XING is the leading professional network in the German-speaking market and one of the largest agile companies in Europe. Over the past years, XING Engineers has grown to almost 50 product managers and product directors. Surprisingly, fast-paced growth did not only bring world recognition, but put XING at risk of “professional isolationism”, silo thinking and inefficiencies: XING started to loose Product Culture that was connecting the team.

At PRODUCTIZED’17 in Lisbon, Christina Schreck and Arne Kittler give practical examples on how they’ve managed to maintain a healthy product culture at XING through learning and alignment.

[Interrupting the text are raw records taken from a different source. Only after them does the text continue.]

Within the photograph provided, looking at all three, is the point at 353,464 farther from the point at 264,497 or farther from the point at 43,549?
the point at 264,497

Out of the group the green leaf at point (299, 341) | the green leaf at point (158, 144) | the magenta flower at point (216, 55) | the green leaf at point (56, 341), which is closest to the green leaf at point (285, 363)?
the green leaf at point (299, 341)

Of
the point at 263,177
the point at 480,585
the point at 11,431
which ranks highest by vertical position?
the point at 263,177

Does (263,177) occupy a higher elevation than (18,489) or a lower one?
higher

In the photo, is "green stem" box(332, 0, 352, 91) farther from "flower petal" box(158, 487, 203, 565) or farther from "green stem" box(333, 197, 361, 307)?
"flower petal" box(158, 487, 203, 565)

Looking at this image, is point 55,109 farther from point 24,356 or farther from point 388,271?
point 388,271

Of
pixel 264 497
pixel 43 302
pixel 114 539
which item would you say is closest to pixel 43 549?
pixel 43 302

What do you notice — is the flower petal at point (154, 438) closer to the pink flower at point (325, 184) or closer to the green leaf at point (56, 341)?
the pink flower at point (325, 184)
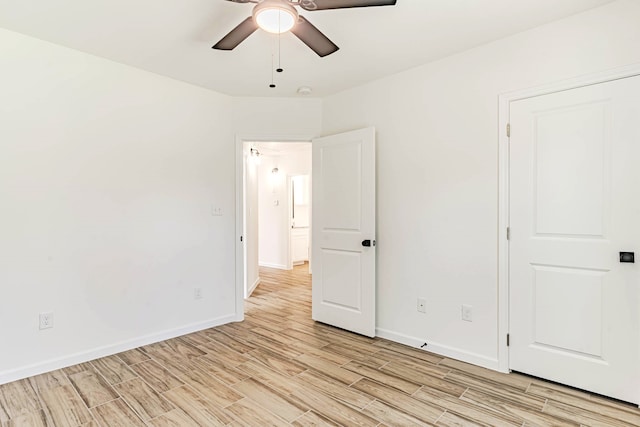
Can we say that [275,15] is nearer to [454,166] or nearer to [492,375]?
[454,166]

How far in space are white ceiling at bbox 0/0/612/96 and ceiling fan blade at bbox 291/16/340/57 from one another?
11.4 inches

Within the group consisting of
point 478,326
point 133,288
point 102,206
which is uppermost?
point 102,206

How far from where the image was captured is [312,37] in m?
1.97

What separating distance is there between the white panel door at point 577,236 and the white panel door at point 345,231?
1.22 metres

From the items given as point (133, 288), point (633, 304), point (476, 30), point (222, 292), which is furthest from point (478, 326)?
point (133, 288)

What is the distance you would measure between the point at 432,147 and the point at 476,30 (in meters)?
0.92

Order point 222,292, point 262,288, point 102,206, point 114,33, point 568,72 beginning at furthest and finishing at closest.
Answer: point 262,288, point 222,292, point 102,206, point 114,33, point 568,72

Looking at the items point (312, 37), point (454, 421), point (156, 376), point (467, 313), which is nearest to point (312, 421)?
point (454, 421)

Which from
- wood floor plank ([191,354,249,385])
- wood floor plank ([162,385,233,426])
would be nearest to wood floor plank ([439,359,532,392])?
wood floor plank ([191,354,249,385])

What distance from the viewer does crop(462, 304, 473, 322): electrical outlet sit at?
8.92 ft

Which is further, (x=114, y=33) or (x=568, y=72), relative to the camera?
(x=114, y=33)

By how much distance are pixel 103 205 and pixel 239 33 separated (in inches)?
75.7

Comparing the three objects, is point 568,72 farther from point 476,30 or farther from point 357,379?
point 357,379

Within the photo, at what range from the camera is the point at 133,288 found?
3.05m
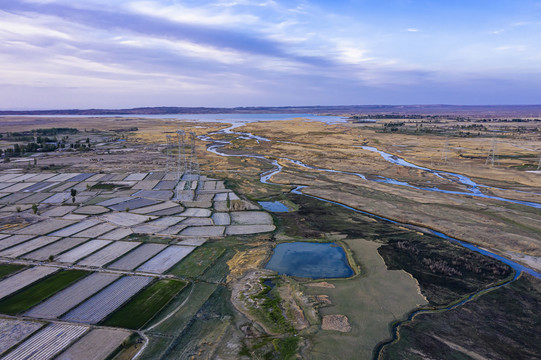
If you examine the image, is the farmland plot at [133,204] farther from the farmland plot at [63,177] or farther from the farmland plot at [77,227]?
the farmland plot at [63,177]

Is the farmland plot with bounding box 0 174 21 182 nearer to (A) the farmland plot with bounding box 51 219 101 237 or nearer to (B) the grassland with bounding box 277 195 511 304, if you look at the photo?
(A) the farmland plot with bounding box 51 219 101 237

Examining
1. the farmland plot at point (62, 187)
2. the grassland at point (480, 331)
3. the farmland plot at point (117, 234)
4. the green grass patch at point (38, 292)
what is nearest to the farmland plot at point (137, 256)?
the green grass patch at point (38, 292)

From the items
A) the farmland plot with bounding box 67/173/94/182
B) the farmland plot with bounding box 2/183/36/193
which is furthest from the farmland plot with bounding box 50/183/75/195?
the farmland plot with bounding box 2/183/36/193

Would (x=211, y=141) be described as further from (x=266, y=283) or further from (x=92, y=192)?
(x=266, y=283)

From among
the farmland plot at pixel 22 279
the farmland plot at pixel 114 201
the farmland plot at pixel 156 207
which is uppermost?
the farmland plot at pixel 114 201

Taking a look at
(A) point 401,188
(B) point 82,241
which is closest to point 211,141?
(A) point 401,188
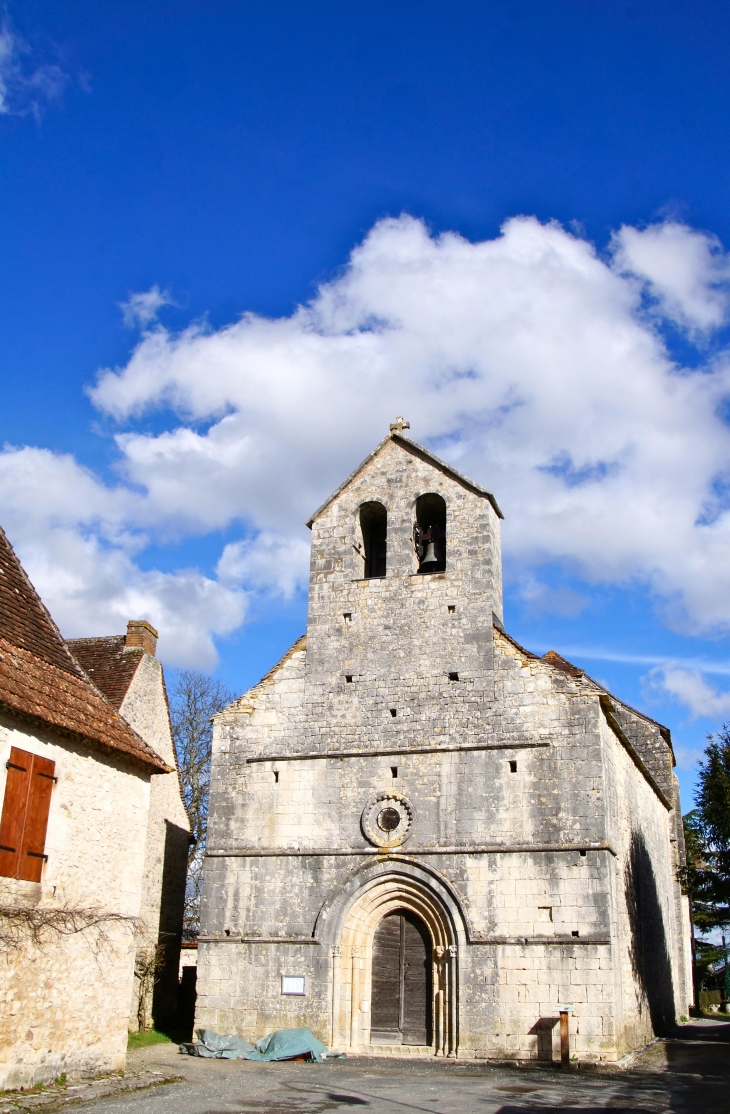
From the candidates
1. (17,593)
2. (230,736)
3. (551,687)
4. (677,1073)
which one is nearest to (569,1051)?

Your product management toolkit and how to preserve Product Culture

Product Culture will never automatically adjust to the growth of your company — you constantly need to work on it. With the growth of the organization, the approach to product management at XING has changed, creating more opportunities for PMs to work with their cross-functional teams. Maintaining healthy product culture played a particularly important role in this process. In their talk at Productized 2017, Arne and Christina shared some practical examples of things they’ve tried out over the past 3 years to ensure that XING’s cultural needs are not left behind the fast-paced environment. In doing so, they focused on two main areas:

Learning: How do we make sure all product managers have the opportunity to learn and get better every day?

Alignment: How do we keep the many product initiatives across the company well aligned?

Learning and getting better every day

Learning for PMs is not just like classical learning at school. The standard PM is already very motivated and very performance oriented. They read books, they go to conferences, they want to get better. What really drives them forward is:

‘’Bringing people together. Sharing and exchanging. Growing together.”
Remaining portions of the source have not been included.